Retail and shopping center development in the established Central and Eastern European markets remains constrained, given a background of the increasing use of e-commerce and worries about demand fueled by consumer spending power.
There are no significant mall projects in the pipeline. In response to changing tenant and customer expectations, owners are concentrating on redeveloping and upgrading the retail, leisure and service offerings of earlier generation centers and looking to enhance the “retail experience” to meet more sophisticated demands from tenants and consumers.
ESG and EU Taxonomy demands and requirements are also coming to the fore. All of these are reflected in changes made to the Westend since its opening.
At the end of the third quarter of 2024, there was more than nine million sqm of retail space under construction in the CEE region (Bulgaria, the Czech Republic, Hungary, Poland, Romania and Slovakia), with much of this (2.8 million sqm) located in the Poland market.
“However, this does not mean other retail formats will not develop. In addition to traditional shopping centers and retail parks, the development of mixed-use projects is also observed in the region,” says Dominika Jędrak, market insights director for Poland & CEE at Colliers.

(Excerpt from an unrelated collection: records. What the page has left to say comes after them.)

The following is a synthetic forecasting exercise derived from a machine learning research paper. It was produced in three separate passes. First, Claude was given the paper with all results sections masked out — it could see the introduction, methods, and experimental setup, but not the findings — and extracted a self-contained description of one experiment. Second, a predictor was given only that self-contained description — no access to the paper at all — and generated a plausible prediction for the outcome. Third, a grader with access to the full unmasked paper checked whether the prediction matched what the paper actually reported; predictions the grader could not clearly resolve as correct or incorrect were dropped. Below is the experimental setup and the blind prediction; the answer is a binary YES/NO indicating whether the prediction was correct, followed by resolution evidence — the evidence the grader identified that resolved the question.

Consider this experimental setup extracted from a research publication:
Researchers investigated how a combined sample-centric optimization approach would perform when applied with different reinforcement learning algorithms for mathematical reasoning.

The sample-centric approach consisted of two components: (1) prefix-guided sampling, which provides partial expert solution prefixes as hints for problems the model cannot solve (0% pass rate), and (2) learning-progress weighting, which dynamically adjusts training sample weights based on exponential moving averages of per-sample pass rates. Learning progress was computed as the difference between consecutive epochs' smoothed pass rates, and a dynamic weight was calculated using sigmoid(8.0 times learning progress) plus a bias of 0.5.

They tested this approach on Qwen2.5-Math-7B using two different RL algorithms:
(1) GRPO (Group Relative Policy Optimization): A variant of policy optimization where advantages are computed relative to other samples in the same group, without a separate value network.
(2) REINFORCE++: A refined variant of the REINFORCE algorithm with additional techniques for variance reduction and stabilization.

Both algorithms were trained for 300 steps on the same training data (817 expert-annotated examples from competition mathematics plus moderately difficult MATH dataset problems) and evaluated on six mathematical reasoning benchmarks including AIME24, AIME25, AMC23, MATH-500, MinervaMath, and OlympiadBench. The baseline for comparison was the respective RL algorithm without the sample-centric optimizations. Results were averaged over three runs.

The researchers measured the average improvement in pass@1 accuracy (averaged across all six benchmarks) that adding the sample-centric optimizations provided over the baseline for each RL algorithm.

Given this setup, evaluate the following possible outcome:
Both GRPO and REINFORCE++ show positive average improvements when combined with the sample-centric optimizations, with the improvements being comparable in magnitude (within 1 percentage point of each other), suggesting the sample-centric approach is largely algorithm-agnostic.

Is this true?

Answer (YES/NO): YES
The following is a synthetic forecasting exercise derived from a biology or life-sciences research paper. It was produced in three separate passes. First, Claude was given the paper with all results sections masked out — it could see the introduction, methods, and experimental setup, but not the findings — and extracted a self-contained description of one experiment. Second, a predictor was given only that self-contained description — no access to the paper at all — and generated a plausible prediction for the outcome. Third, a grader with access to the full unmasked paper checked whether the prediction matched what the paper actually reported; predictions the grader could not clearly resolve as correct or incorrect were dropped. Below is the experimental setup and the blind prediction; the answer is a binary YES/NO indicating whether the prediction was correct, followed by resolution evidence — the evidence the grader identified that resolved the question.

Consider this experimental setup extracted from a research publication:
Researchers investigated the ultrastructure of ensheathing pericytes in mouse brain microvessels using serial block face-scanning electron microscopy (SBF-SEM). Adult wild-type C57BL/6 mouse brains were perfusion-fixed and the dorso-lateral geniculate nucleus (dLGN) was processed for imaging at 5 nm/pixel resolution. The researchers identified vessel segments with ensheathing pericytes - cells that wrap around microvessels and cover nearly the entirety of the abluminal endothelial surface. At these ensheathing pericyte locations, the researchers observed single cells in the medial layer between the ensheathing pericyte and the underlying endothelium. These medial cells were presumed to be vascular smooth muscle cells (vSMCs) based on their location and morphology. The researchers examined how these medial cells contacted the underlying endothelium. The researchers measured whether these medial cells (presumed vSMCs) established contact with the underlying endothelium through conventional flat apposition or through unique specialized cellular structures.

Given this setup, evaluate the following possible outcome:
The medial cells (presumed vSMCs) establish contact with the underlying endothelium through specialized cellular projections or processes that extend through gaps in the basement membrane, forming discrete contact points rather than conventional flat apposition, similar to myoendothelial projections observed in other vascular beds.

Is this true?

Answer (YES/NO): YES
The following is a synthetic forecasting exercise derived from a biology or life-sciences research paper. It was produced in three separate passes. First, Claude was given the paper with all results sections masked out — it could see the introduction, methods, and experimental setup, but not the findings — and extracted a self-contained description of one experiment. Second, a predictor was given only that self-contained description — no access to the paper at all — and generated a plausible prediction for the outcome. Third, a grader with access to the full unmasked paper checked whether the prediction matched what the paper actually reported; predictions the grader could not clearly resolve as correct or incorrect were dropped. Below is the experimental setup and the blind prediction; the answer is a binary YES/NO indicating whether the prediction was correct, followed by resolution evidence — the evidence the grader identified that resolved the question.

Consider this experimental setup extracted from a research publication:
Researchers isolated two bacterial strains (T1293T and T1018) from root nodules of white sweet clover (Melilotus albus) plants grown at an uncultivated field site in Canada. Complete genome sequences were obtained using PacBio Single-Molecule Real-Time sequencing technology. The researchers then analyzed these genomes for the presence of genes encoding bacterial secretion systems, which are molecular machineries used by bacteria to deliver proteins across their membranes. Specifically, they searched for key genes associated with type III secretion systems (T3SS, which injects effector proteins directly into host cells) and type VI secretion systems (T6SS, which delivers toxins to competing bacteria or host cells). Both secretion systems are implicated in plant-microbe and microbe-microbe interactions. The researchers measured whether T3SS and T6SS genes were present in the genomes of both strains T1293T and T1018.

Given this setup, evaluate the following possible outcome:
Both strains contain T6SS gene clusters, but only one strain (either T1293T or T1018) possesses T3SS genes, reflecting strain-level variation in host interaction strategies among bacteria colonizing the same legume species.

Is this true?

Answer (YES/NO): NO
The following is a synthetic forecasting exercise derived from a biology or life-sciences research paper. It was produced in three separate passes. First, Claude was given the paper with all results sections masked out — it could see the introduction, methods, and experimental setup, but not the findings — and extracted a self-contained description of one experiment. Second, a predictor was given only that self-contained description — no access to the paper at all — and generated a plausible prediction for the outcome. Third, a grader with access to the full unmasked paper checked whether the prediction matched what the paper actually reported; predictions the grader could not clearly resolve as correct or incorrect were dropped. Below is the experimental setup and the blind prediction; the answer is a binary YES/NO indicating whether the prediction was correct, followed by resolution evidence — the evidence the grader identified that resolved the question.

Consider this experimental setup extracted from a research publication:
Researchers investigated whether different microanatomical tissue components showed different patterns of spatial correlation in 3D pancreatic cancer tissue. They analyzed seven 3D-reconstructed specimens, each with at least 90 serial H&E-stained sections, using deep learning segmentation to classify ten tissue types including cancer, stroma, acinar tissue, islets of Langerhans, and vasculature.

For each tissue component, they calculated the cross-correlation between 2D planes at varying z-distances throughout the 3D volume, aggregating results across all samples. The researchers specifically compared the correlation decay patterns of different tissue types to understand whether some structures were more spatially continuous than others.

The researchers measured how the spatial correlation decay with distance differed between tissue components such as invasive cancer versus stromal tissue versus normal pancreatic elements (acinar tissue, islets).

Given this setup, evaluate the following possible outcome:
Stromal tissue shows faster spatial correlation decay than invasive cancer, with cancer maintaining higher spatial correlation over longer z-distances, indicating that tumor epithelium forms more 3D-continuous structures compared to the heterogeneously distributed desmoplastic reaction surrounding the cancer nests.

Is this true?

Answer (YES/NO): NO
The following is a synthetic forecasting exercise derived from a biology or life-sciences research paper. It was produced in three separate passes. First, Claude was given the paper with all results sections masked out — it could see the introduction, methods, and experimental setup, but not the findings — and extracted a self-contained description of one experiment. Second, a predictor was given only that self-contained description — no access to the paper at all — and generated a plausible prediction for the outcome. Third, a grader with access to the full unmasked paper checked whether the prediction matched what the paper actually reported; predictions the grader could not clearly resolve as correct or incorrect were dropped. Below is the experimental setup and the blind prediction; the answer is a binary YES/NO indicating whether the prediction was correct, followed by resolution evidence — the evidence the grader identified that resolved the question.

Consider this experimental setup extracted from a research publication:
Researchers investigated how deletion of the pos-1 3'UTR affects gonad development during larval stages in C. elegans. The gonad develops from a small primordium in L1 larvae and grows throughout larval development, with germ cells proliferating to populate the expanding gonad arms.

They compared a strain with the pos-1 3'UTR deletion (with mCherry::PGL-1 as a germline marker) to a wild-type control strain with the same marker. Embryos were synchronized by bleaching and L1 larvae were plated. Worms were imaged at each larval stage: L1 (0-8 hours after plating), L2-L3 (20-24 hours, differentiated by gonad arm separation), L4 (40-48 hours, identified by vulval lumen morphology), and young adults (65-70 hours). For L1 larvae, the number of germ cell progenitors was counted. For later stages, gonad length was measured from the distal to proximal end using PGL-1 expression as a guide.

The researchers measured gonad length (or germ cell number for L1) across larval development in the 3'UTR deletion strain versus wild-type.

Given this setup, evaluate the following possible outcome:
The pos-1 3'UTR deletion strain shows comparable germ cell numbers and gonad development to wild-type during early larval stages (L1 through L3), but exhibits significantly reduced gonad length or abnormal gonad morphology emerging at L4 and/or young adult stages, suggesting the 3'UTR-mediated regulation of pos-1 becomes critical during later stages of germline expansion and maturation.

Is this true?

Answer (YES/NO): NO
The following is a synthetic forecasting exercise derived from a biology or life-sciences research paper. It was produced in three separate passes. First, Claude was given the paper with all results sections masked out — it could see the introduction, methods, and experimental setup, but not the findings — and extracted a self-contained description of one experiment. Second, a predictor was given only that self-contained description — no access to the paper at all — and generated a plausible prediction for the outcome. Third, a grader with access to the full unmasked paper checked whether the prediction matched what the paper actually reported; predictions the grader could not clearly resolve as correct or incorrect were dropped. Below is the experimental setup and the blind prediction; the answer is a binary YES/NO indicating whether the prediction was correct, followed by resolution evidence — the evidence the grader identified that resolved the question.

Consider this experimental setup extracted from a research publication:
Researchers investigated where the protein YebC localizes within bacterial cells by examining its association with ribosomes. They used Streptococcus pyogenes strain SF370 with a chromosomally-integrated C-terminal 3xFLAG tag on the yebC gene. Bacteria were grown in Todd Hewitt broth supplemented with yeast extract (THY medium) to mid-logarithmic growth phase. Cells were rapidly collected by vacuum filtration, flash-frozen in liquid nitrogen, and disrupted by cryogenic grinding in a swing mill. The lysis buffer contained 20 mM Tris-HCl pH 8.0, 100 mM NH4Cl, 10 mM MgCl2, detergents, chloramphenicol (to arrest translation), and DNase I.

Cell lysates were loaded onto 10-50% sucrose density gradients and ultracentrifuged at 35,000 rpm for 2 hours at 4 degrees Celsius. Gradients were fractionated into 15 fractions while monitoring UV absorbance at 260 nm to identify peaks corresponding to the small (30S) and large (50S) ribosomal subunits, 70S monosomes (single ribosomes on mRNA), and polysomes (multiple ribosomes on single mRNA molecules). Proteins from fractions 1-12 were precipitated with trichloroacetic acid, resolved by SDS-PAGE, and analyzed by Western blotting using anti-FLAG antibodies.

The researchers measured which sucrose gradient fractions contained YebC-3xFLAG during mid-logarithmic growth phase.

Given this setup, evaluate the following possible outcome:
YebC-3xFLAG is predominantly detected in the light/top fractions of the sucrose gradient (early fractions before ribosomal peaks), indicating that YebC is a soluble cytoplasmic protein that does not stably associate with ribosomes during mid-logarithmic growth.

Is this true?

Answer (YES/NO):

Cushman & Wakefield Echinox has traced 180,000 sqm of retail space under construction in the booming Romanian retail development market. A notable recent delivery is the 51,000 sqm Arges Mall in Pitesti by Prime Kapital-MAS Real Estate.
The consultancy has traced as many as eight pipeline projects across Romania of 30,000 sqm plus, most of which are in regional towns and cities. The largest of these is the 130,000 sqm Transylvania Mall in Cluj-Napoca, also by Prime Kapital-MAS Real Estate.
In Hungary, retail development is dominated by smaller parks and strip malls as the retail sales are not there to support more significant developments.
Looking at the existing shopping center stock in Budapest, the first-tier centers have very low vacancy rates of around 1-2%, and there is a waiting list of existing tenants in the malls who are waiting to relocate within centers.
In the current demand environment, a number of shopping center owners have improved their F&B and food court offerings. Leed and Breeam “In-use” sustainability accreditation is seen as a necessity for owners to obtain finance while, from the tenant perspective, the demand is for lower energy and service charges, comments Anita Csörgő, head of retail at Colliers Hungary.
“As the retail stock continues to age, the trend of redeveloping and modernizing shopping centers is expected to become increasingly prevalent,” says Colliers Jędrak.
“This process ensures that shopping centers remain relevant and competitive in a rapidly changing market. The focus on energy efficiency, sustainability, and enhanced customer experiences will likely drive further innovations and improvements in the sector,” she says.
“The proportion of centers requiring renovations or redevelopments is significant, and this trend is anticipated to grow as the retail landscape continues to evolve,” Jędrak adds.
Across CEE, the total stock of traditional shopping centers and retail parks exceeds 26 million sqm. According to Colliers, retail parks dominate the market, with more than 900 projects larger than 1,500 sqm.